__READING TEXT__

-- -- --

Blog & News

Articles, insights and thinking from software development vendor

# Memory reduction for average-link Hierarchical Clustering

Hierarchical clustering (also called hierarchical cluster analysis or HCA) is a method of cluster analysis that seeks to build a hierarchy of clusters. Approaches to hierarchical clustering are typically reduced to two types:

• Agglomerative: this is a "bottom-up" approach, where each observation starts in its own cluster and the pairs of clusters are merged as one moves up the hierarchy.
• Divisive: this is a "top-down" approach, where all observations start in one cluster, and splits are performed recursively as one moves down the hierarchy.

In this article, we will consider the usage of the Agglomerative type.

Generally, the merges are produced in a “greedy” manner. And the results of hierarchical clustering are usually presented in a dendrogram.

The complexity of agglomerative clustering is estimated as O(N3), which explains the low speed of working with large data sets. However, there can be a more efficient method of realization for some special cases.

-- -- --

__RECORDED INFORMATION__
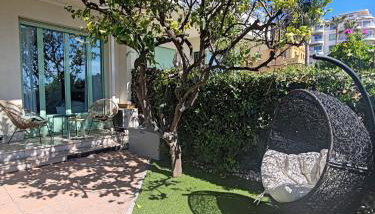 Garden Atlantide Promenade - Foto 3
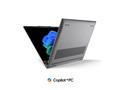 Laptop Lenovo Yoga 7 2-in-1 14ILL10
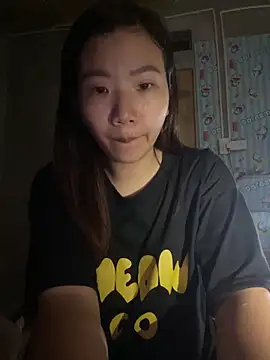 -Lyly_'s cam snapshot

-- -- --

__WHAT YOU NEED TO DO__
(1) According to the article on hierarchical clustering, how are the results of hierarchical clustering usually presented?
(2) Update the stretch of the hierarchical clustering article from "Articles, insights and" through "the Agglomerative type.", replacing "hierarchy" with "tree".
(3) Write what comes next in the article on memory reduction for average-link hierarchical clustering, picking up after its last sentence.

__OUTPUTS FOR THE TASKS__
(1) In a dendrogram.

(2)
Articles, insights and thinking from software development vendor

# Memory reduction for average-link Hierarchical Clustering

Hierarchical clustering (also called hierarchical cluster analysis or HCA) is a method of cluster analysis that seeks to build a tree of clusters. Approaches to hierarchical clustering are typically reduced to two types:

• Agglomerative: this is a "bottom-up" approach, where each observation starts in its own cluster and the pairs of clusters are merged as one moves up the tree.
• Divisive: this is a "top-down" approach, where all observations start in one cluster, and splits are performed recursively as one moves down the tree.

In this article, we will consider the usage of the Agglomerative type.

(3)
Suppose that there is a set of N items to be clustered. Then, there will be an NxN distance matrix and the basic process of hierarchical clustering will consist of the next steps:

Each element is assigned to a separate cluster, i.e. the number of clusters will be initially equal to the number of elements. It is assumed that the distance between the clusters is the distance between the elements they contain.

• The clusters closest to each other are paired. They turn into one new cluster.
• The distance between the new and old clusters computes according to the described method.
• The second and third steps are repeated until there is a cluster containing all the elements.

We will consider an average-link clustering algorithm.

In average-link clustering, the distance between the clusters is determined by the average distance between their elements.

There is an existing average-link hierarchical clustering algorithm with the complexity of O(N2*log N), which requires storing O(N2 * (2 * sizeof(dataType) + sizeof(indexType)) elements. We used the same approach to improve the algorithm’s complexity, but this implementation requires storing only O(N2 * (sizeof(dataType) + 2 * sizeof(indexType))) elements, where size of(dataType) > sizeof(indexType).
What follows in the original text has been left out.